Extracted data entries
━━━━━━━━━━

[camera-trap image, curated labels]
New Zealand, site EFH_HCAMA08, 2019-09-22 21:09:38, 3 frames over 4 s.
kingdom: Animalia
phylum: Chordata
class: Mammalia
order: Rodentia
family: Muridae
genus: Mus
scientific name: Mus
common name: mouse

━━━━━━━━━━

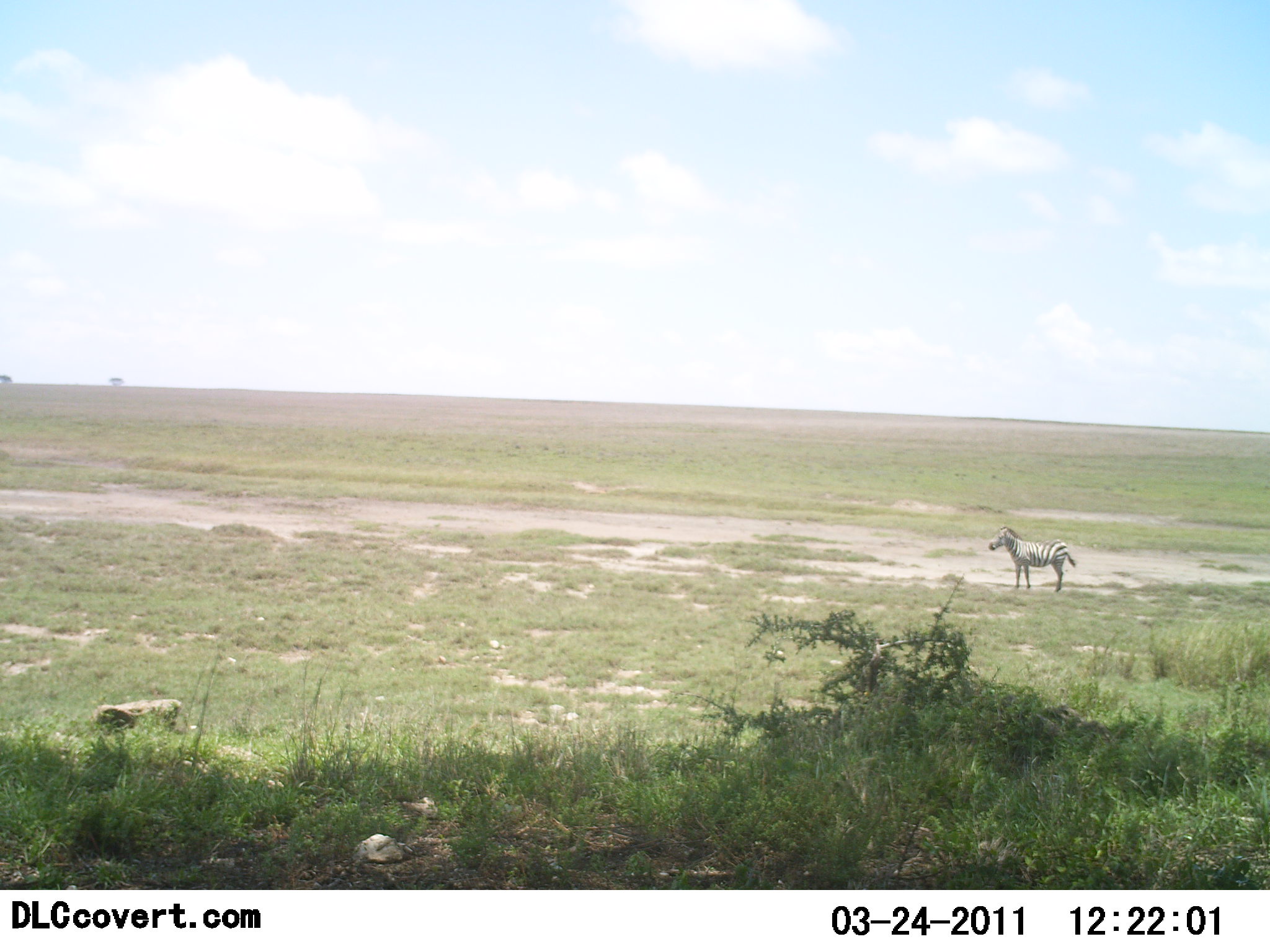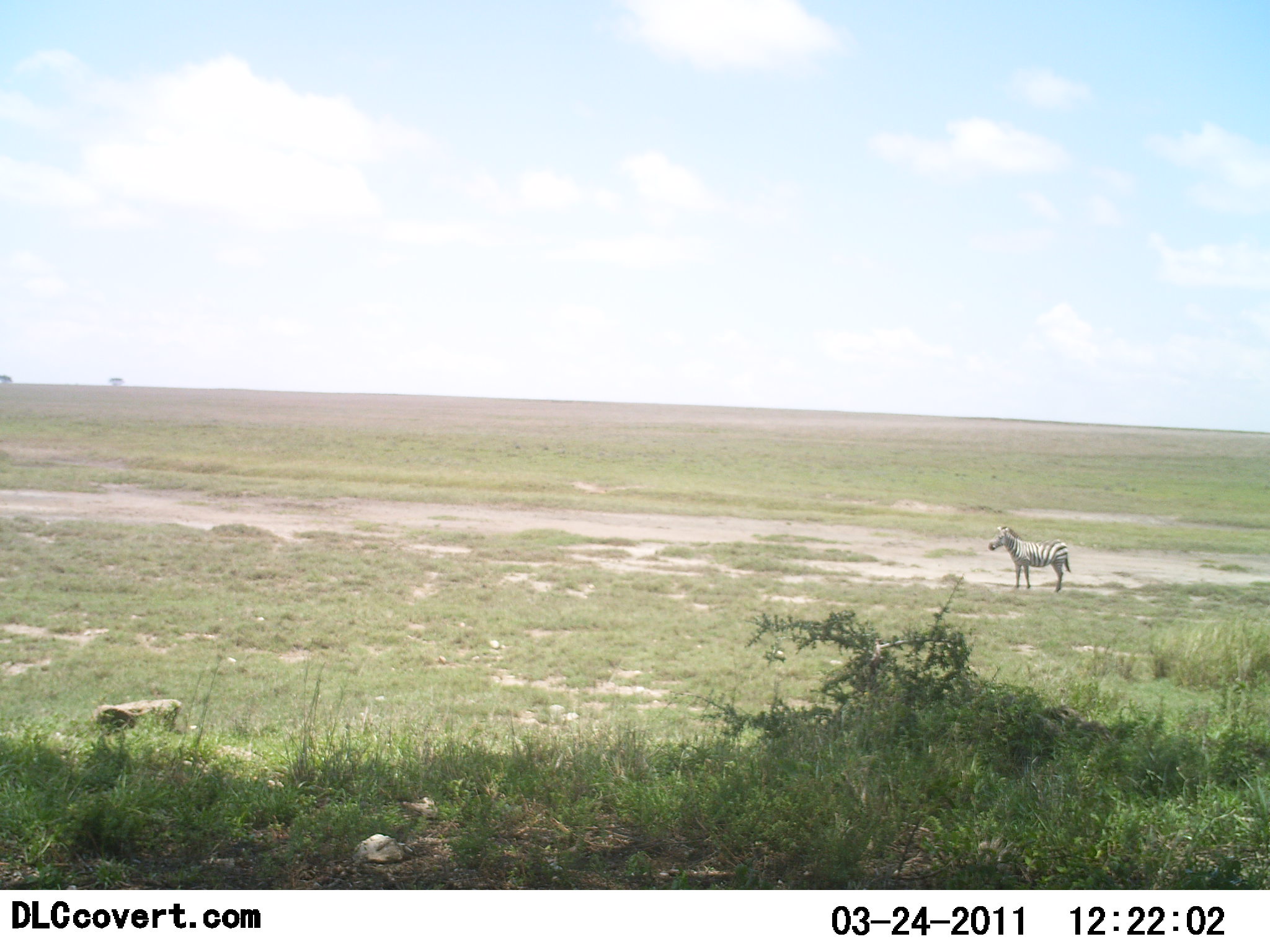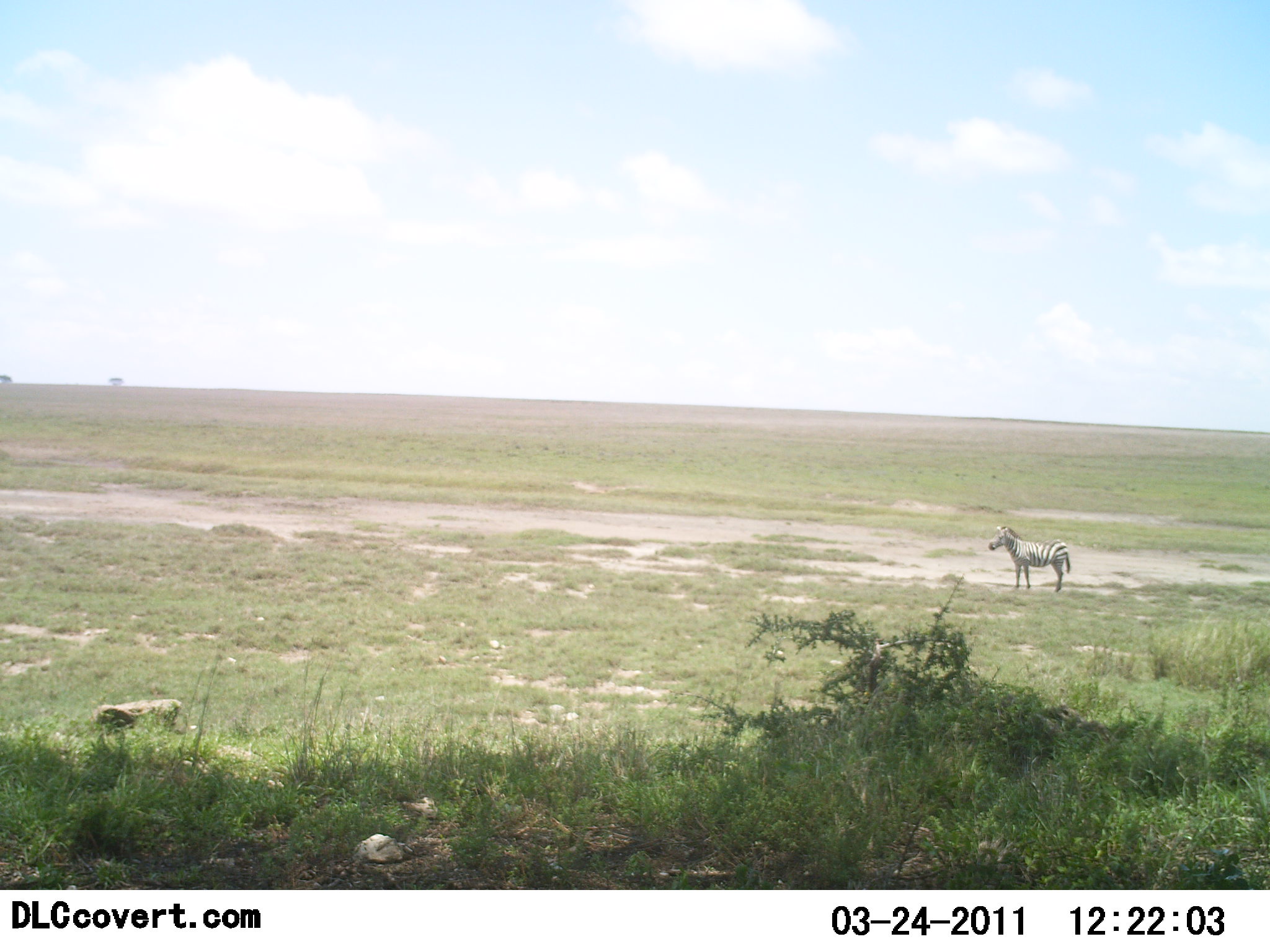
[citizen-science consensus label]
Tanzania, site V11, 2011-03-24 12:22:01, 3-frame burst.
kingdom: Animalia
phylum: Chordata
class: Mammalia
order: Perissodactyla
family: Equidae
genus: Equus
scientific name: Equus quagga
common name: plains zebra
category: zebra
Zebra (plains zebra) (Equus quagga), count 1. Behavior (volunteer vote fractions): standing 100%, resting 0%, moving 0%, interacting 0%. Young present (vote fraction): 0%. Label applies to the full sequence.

━━━━━━━━━━

→ REQUIREMENT: Copy out only the lines of the records above from the one with "[camera-trap image, curated labels]" through the one with "common name: mouse", exactly as they stand, both included.

→ RESPONSE FOR THIS EXERCISE:
[camera-trap image, curated labels]
New Zealand, site EFH_HCAMA08, 2019-09-22 21:09:38, 3 frames over 4 s.
kingdom: Animalia
phylum: Chordata
class: Mammalia
order: Rodentia
family: Muridae
genus: Mus
scientific name: Mus
common name: mouse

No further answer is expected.